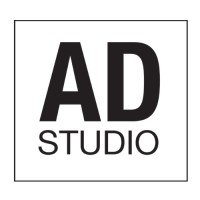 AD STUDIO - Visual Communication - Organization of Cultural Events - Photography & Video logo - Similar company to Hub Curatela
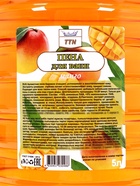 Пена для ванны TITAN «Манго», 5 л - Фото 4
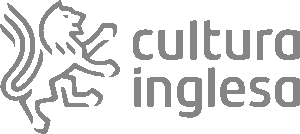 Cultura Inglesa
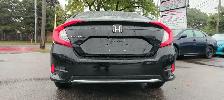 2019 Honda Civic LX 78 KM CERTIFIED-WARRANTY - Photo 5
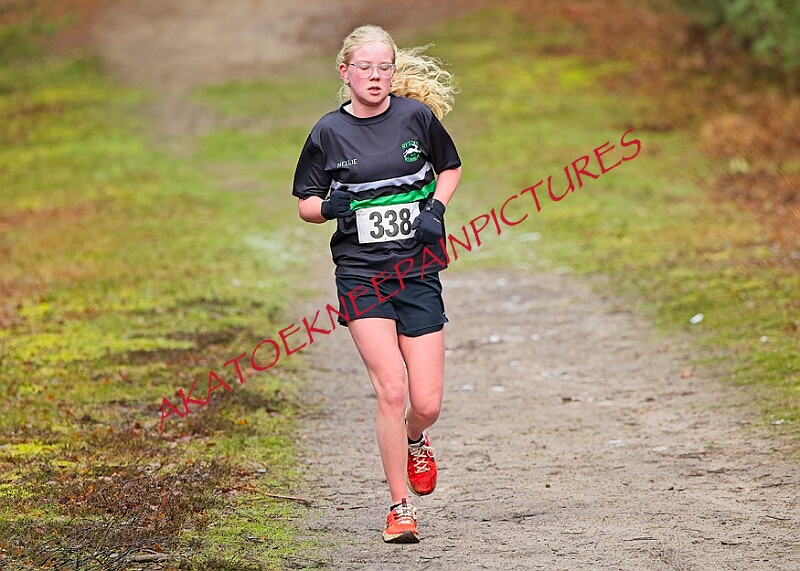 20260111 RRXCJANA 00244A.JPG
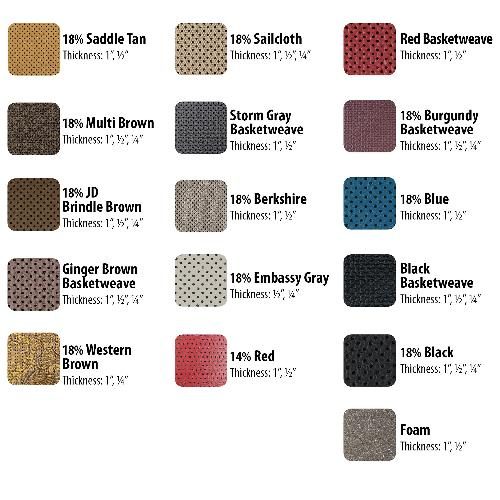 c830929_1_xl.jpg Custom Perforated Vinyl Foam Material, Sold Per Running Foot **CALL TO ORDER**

* * *

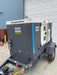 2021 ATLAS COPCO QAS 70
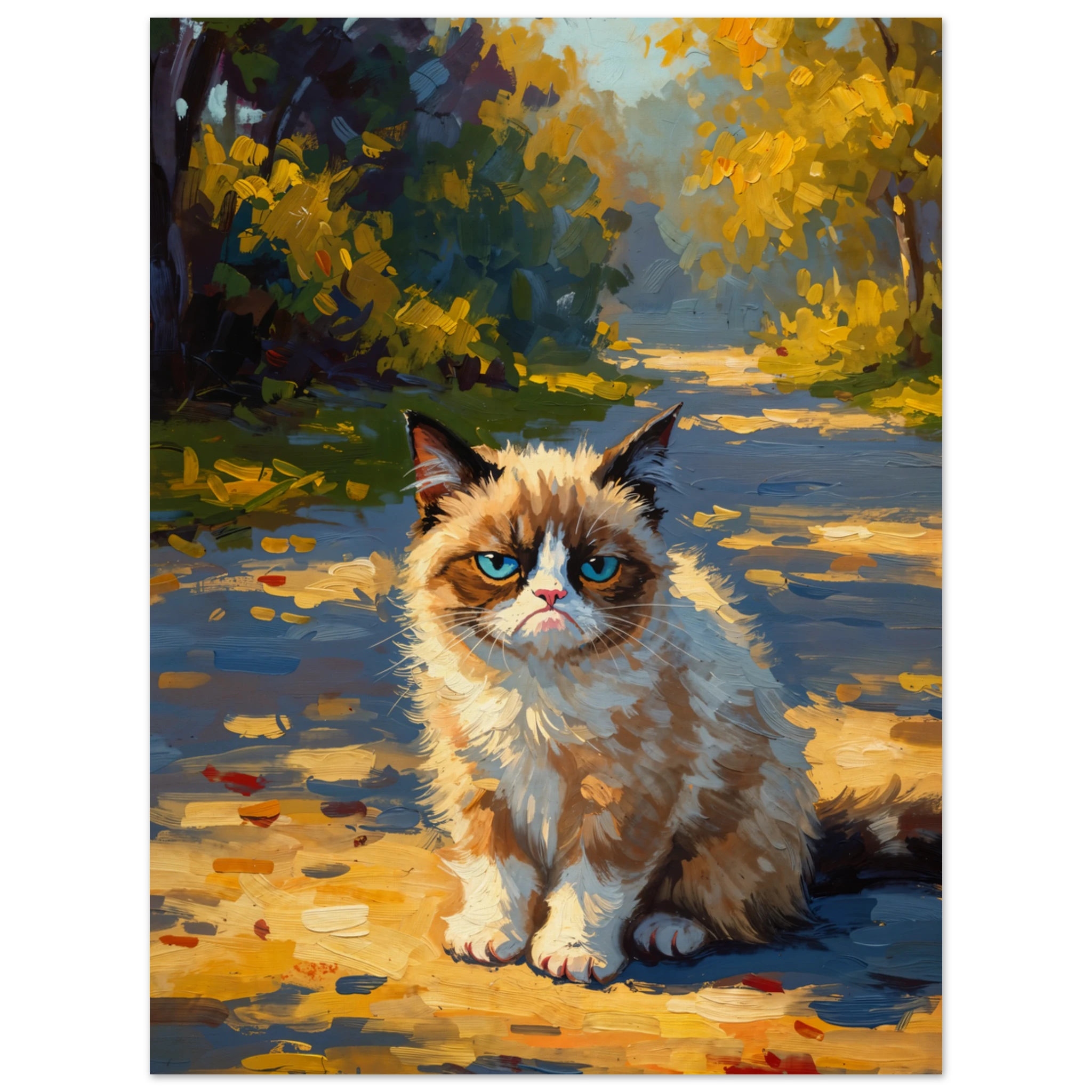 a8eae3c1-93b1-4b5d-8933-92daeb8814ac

= EXERCISE GOAL =
Look above for the line with "20260111 RRXCJANA 00244A.JPG"; quote it and every line after it, stopping after the line with "c830929_1_xl.jpg Custom Perforated", exactly, with nothing added and without pictures.

= RESPONSE TO THE TASK =
 20260111 RRXCJANA 00244A.JPG
 c830929_1_xl.jpg Custom Perforated Vinyl Foam Material, Sold Per Running Foot **CALL TO ORDER**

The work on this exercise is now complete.